The prevailing narrative in markets recently has been that rising interest rates would not be an issue for investors, given growth is accelerating and a pick-up in inflation would actually be a good thing.

As discussed over many months now, our view has been this is wrong when it comes to technology stocks because:

1. They represent a significant risk to investors given positioning;

2. They represent a significant risk to the market as a whole given technology’s outsized weighting in the index.

It is equally true that some funds, like Talaria, have a process which will benefit were this to come to pass.

Given the duration of technology stocks (aka high valuation stocks), any rise in inflation expectations and long end rates would see the sector under pressure from a valuation perspective. For while it may be true that rising rates are not bad per se – it’s the relative relationship that matters.

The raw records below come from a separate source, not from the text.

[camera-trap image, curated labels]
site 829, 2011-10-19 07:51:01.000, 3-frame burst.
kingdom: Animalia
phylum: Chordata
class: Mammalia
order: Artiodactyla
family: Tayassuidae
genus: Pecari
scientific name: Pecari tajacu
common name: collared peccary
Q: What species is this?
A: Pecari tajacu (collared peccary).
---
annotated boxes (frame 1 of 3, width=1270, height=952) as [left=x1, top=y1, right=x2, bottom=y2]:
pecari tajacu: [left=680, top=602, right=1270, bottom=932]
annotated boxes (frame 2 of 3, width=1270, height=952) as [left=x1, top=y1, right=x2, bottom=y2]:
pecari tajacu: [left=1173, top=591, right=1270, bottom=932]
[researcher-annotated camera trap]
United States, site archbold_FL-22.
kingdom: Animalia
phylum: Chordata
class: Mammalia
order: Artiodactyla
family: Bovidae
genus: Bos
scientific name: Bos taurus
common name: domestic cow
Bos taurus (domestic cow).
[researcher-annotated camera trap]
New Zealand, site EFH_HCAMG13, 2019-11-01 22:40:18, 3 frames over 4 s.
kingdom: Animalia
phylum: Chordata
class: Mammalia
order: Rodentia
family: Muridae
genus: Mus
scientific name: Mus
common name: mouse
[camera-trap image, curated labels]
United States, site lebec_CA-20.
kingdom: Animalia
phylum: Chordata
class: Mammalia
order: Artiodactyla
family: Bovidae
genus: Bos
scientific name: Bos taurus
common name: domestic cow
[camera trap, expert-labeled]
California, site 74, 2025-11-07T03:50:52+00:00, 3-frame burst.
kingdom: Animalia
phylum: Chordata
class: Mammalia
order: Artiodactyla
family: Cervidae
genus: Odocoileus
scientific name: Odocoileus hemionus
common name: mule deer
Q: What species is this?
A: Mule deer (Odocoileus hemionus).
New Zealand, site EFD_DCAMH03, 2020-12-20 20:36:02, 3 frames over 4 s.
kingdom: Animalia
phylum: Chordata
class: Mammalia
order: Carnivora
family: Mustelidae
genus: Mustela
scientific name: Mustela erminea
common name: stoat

This is not a reflection on the quality of the tech companies represented – it’s simply maths.

‍‍Source: Bloomberg, S&P, Talaria

For context, going back to 2017 (see charts) when the spread between the 10-year treasury yield and the prospective earnings yield of the technology sector (inverse of forward p/e) approaches or moves below 280bps (using S&P Global 1200 Index) – markets as a whole have sold off.

As of yesterday the 10-year treasury yield was 1.41 and the earnings yield of tech sector 3.86, meaning the spread is 245bps – below the danger zone.

So to take this spread back to 280bps earnings yield gap (the prior danger level) the world technology sector would need to decline 8.2%.

These are still the same great businesses, just potentially risky investments.

So to recap:

  • A modest pick-up in inflation will leave the majority of investors significantly exposed to de-rating risk of the order of around 10%
  • Fiduciaries should be actively diversifying portfolios to cover a wide range of eventualities.
  • It is a warning to anyone taking care of client money to recognise the risks they are running and move decisively to reduce this. The potential for this to go a very long way in certain scenarios is very real. And in a benign scenario – 10%.

In our view, best to stay away from the danger zone.